Desensitization of TRPV1 is thought to be the mechanism explaining the paradoxical effectiveness of the TRPV1 agonists. Sanz-Salvador et al. (2012) have shown that prolonged exposure of TRPV1 to agonists like capsaicin decreased the total amount of receptors in a dose- and time-dependent manner by receptor endocytosis and downregulation through lysosomal degradation, resulting in a loss of function known as nociceptor defunctionalization (Sanz-Salvador et al., 2012; Puglia et al., 2020). This endocytotic route was clathrin- and dynamin-independent internalization, triggered by TRPV1 activation and Ca2+ influx, and inhibited by protein kinase-dependent phosphorylation of serine 116 (Sanz-Salvador et al., 2012). In consistence with these findings, we also demonstrated that chronic consumption of eugenol protected against hypercholesterolemia and fatty liver disease by causing an initial activation as an agonist, followed by long-term desensitization of TRPV1, suggesting that the pharmacological effect of eugenol may be mediated by downregulation of TRPV1 (Harb et al., 2019). In a similar manner, capsaicin and other vanilloids are used in pain relief since they selectively activate and consequently desensitize the nociceptive neurons. Activation of TRPV1 by vanilloids causes an elevation in intracellular free Ca2+ levels and triggers desensitization. Depending on the vanilloid concentration and duration of exposure, Ca2+ influx via TRPV1 desensitizes the channels themselves. This desensensitization may represent not only a negative feedback mechanism protecting the cell from toxic Ca2+ overload, but may also contribute to the analgesic effect induced by topical application of capsaicin (Vyklický et al., 2008). This desensitization strategy has been effectively used in various TRPV1 therapeutics, including capsaicin cream (Zostrix), and the high concentration patches (Qutenza). Additionally, oxytocin, an endogenous TRPV1 agonist, suppresses nociception and induces analgesia in animal models by specifically affecting inflammatory pain pathways, and such effect is mainly exerted by TRPV1 desensitization (Du et al., 2019).

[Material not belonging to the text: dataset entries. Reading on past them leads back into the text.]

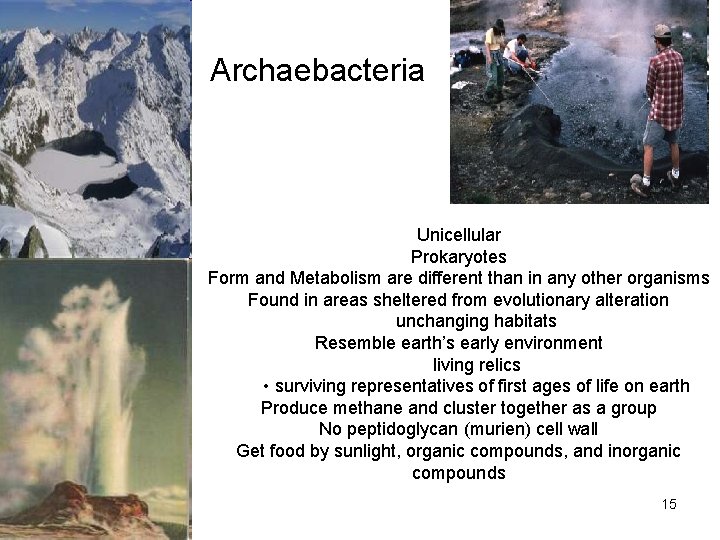 Archaebacteria

Unicellular
Prokaryotes
Form and Metabolism are different than in any other organisms
Found in areas sheltered from evolutionary alteration
unchanging habitats
Resemble earth's early environment
living relics
• surviving representatives of first ages of life on earth
Produce methane and cluster together as a group
No peptidoglycan (murien) cell wall
Get food by sunlight, organic compounds, and inorganic compounds

15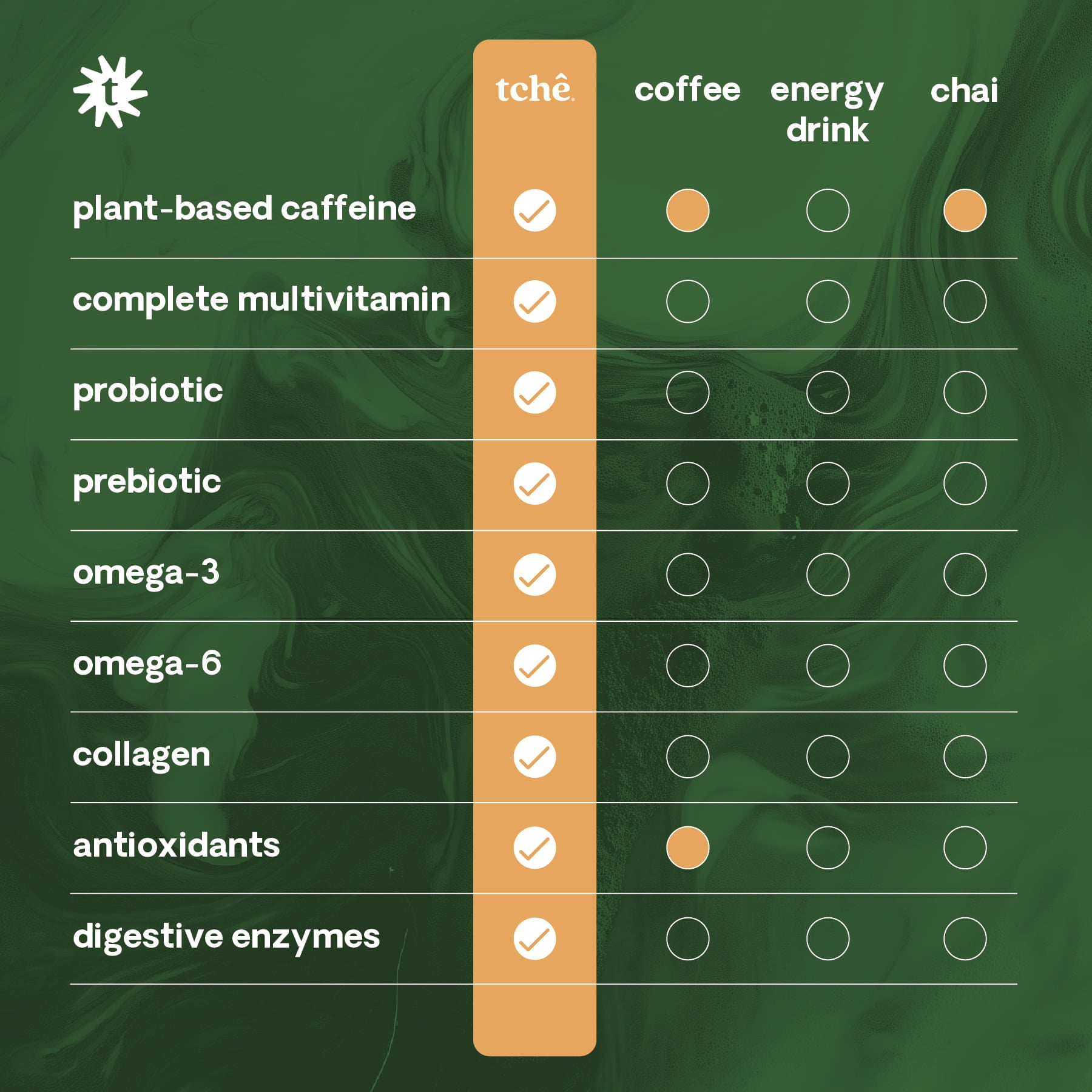 t

| | tchê. | coffee | energy drink | chai |
|---|---|---|---|---|
| plant-based caffeine | ✓ | ● | ○ | ● |
| complete multivitamin | ✓ | ○ | ○ | ○ |
| probiotic | ✓ | ○ | ○ | ○ |
| prebiotic | ✓ | ○ | ○ | ○ |
| omega-3 | ✓ | ○ | ○ | ○ |
| omega-6 | ✓ | ○ | ○ | ○ |
| collagen | ✓ | ○ | ○ | ○ |
| antioxidants | ✓ | ● | ○ | ○ |
| digestive enzymes | ✓ | ○ | ○ | ○ |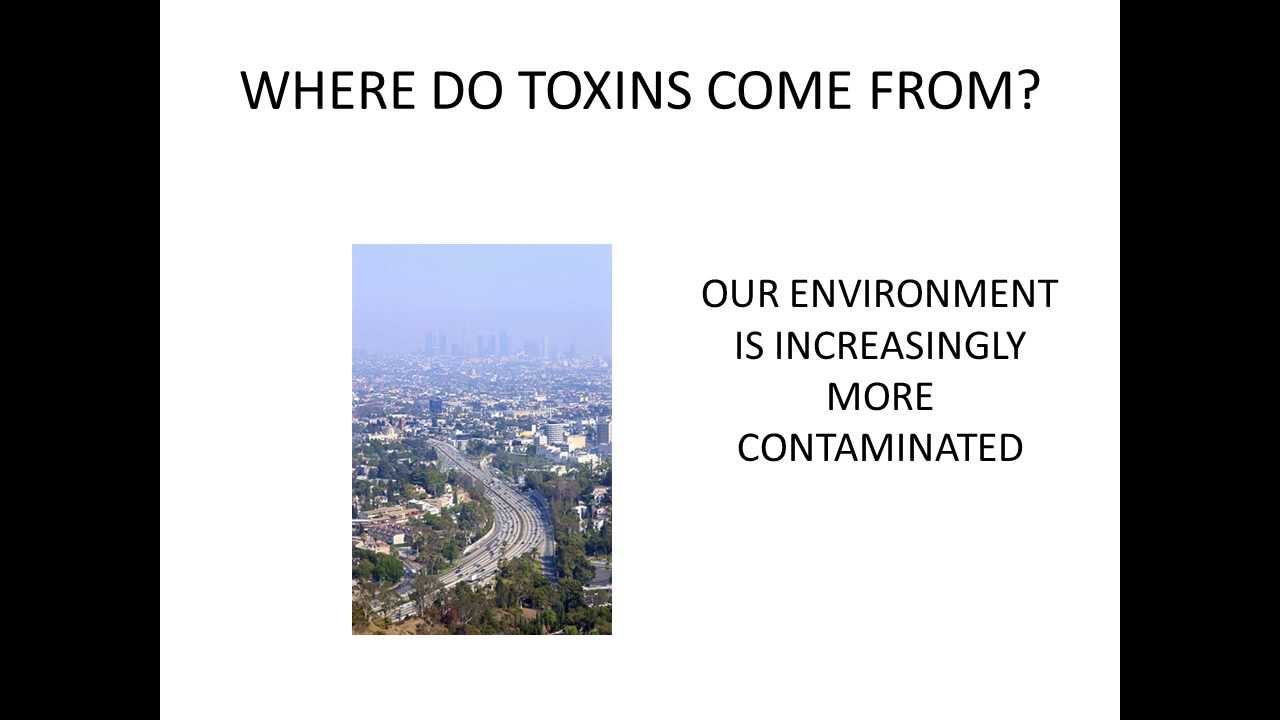 WHERE DO TOXINS COME FROM?

OUR ENVIRONMENT IS INCREASINGLY MORE CONTAMINATED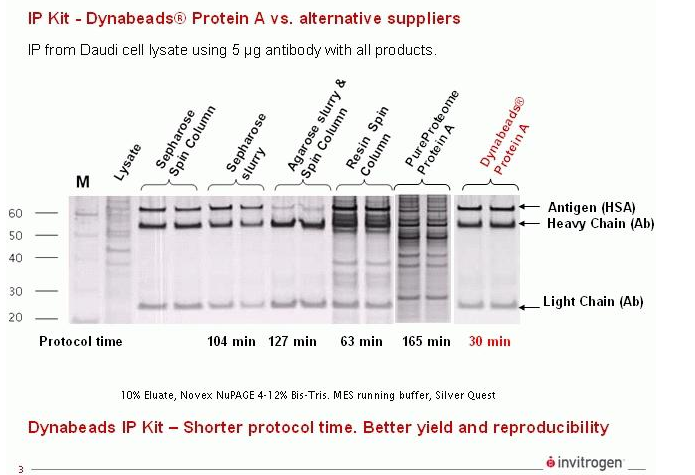 IP Kit - Dynabeads® Protein A vs. alternative suppliers

IP from Daudi cell lysate using 5 µg antibody with all products.

M

Lysate

Sepharose Spin Column

Sepharose slurry

Agarose slurry & Spin Column

Resin Spin Column

PureProteome Protein A

Dynabeads® Protein A

60
50
40
30
20

Antigen (HSA)
Heavy Chain (Ab)
Light Chain (Ab)

Protocol time 104 min 127 min 63 min 165 min 30 min

10% Eluate, Novex NuPAGE 4-12% Bis-Tris. MES running buffer, Silver Quest

Dynabeads IP Kit – Shorter protocol time. Better yield and reproducibility

3

invitrogen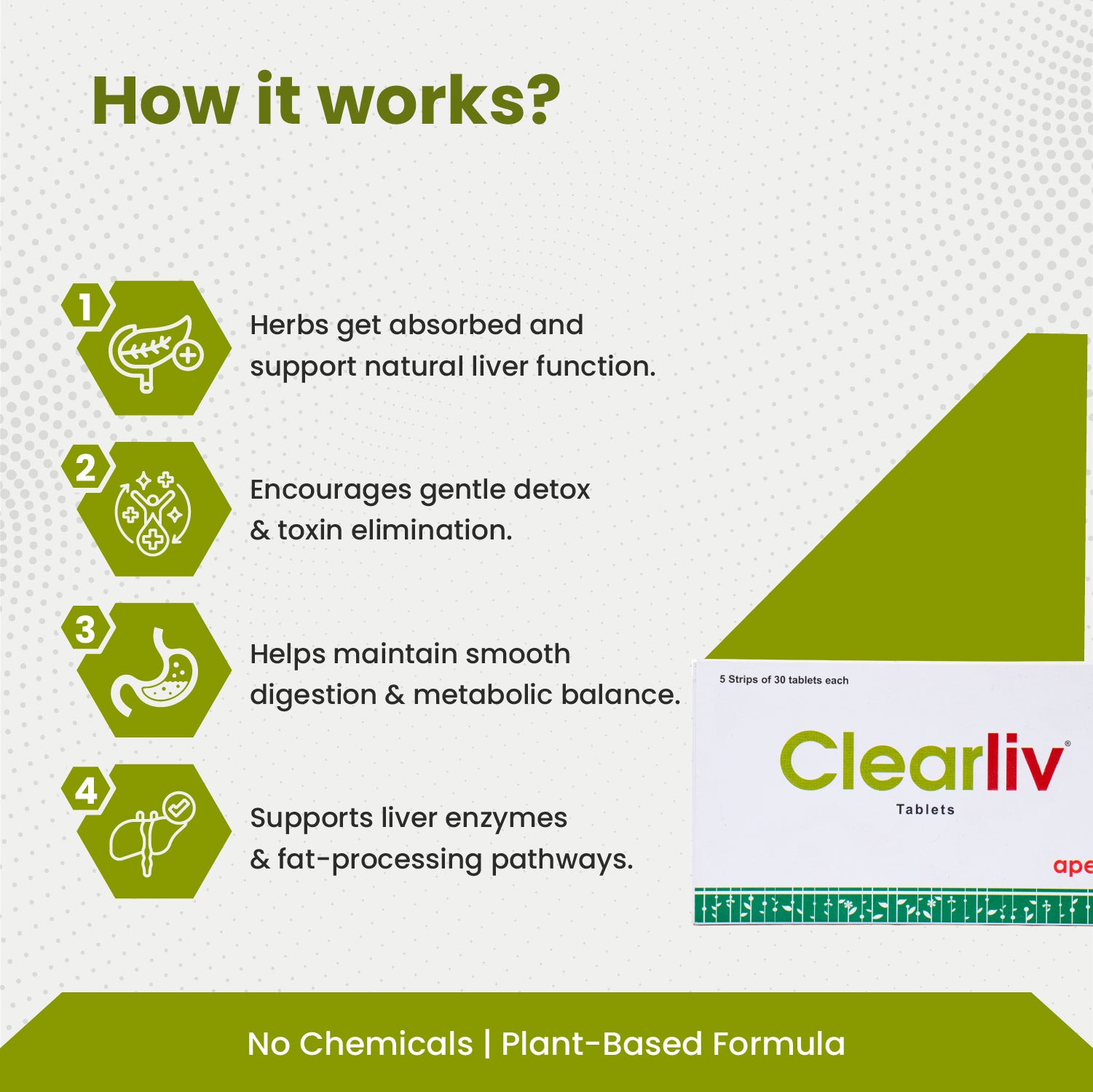 How it works?

1

Herbs get absorbed and support natural liver function.

2

Encourages gentle detox & toxin elimination.

3

Helps maintain smooth digestion & metabolic balance.

4

Supports liver enzymes & fat-processing pathways.

5 Strips of 30 tablets each

Clearliv®

Tablets

ape

No Chemicals | Plant-Based Formula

It is important to note the difference in the effect between TRPV1-desensitising agonists and TRPV1 antagonists. Agonists can desensitize TRPV1 channels or even ablate TRPV1-expressing neurons whereas TRPV1 antagonists selectively inhibit TRPV1 activation. Therefore, the therapeutic effect as well as the side effect profiles for both classes of drugs are different (Deruyver et al., 2015).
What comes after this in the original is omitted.